In mass spectrometry, the fluorine-heavy backbone throws up intense isotopic patterns; a tired detector can miss trace secondary peaks. Over time, we’ve replaced both columns and MS detectors twice as often as general-purpose plants, simply to keep pace with halogenated pyridine turnover. Running the same checks at each scale—from gram bench runs to drum-level production—means every lot out the door gets the same attention. Extra effort up front saves time explaining minor gremlins to downstream partners, a habit earned through years of listening to real-world customer phone calls.

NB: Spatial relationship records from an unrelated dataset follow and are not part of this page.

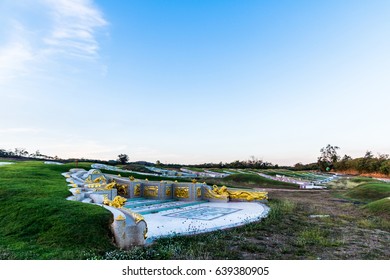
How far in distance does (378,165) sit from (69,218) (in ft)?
168

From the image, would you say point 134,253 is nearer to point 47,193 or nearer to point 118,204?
point 118,204

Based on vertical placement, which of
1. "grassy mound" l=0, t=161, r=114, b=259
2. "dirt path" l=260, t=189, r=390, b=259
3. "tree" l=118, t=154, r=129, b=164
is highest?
"tree" l=118, t=154, r=129, b=164

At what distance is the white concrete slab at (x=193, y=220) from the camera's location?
21.8 ft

Processing and handling halogenated pyridines raises extra environmental and safety points. Chlorine and iodine in finished products force plant managers to account for trace disposal and accidental loss. Our wastewater is rigorously monitored and scrubbed for halogen content before draining or incineration. In the past, looser oversight led to complaints from local agencies—years of tightening policy and retraining staff have made us more disciplined. New recruits see in-house training first, taught by veterans who have already solved a hundred small problems to keep the material secure, minimizing risk to health and environment.
Any manufacturing plant with experience reading shifting regulations knows fluorinated aromatics land quickly on “watch lists” worldwide. Regular updates to documentation and rapid data response keep us in regulatory compliance—our staff reads not just the chemical literature but also policy guidelines and border requirements each quarter. This responsiveness passed down to every production technician ensures quality and legal clearance, as much as chemistry, shapes our ability to deliver reliably.
Each metric and adjustment stems from more than laboratory theory. Shipping delays, batch recalls, or crystallization challenges have taught us to tie together feedback from all parts of the production and supply chain—not just internally, but from people working with the product as a daily tool. Hearing from teams running combinatorial screens, contract manufacturers re-packaging for clinical trials, and academic researchers pushing for the next breakthrough, colors every improvement suggestion we implement.
Looking back, we see change not just in equipment upgrades or analytical refinements, but in the relationships built up with customers who use pyridine, 2-chloro-4-iodo-5-(trifluoromethyl) as a springboard for fields as diverse as pharmaceutical lead discovery and advanced agrochemical synthesis. The questions our partner labs have asked—how does one batch compare to another, what side products crop up, how many halogenations remain after sequential reactions—drive us to fine-tune the process every cycle. Advancing product quality and solution-oriented service isn’t about chasing the lowest price—it’s about involving practitioners in chemical manufacture, not just as recipients, but as experienced advisors shaping future production.
Pyridine, 2-chloro-4-iodo-5-(trifluoromethyl) represents the intersection of the detail-focused art of industrial chemistry, careful regulatory discipline, and a practical understanding of challenges that chemists face daily. Few products highlight as clearly the subtle difference that experienced craftsmanship and responsiveness to real-world needs can bring to specialty chemicals. Every batch produced builds not just a product, but a deeper relationship between manufacture and innovation.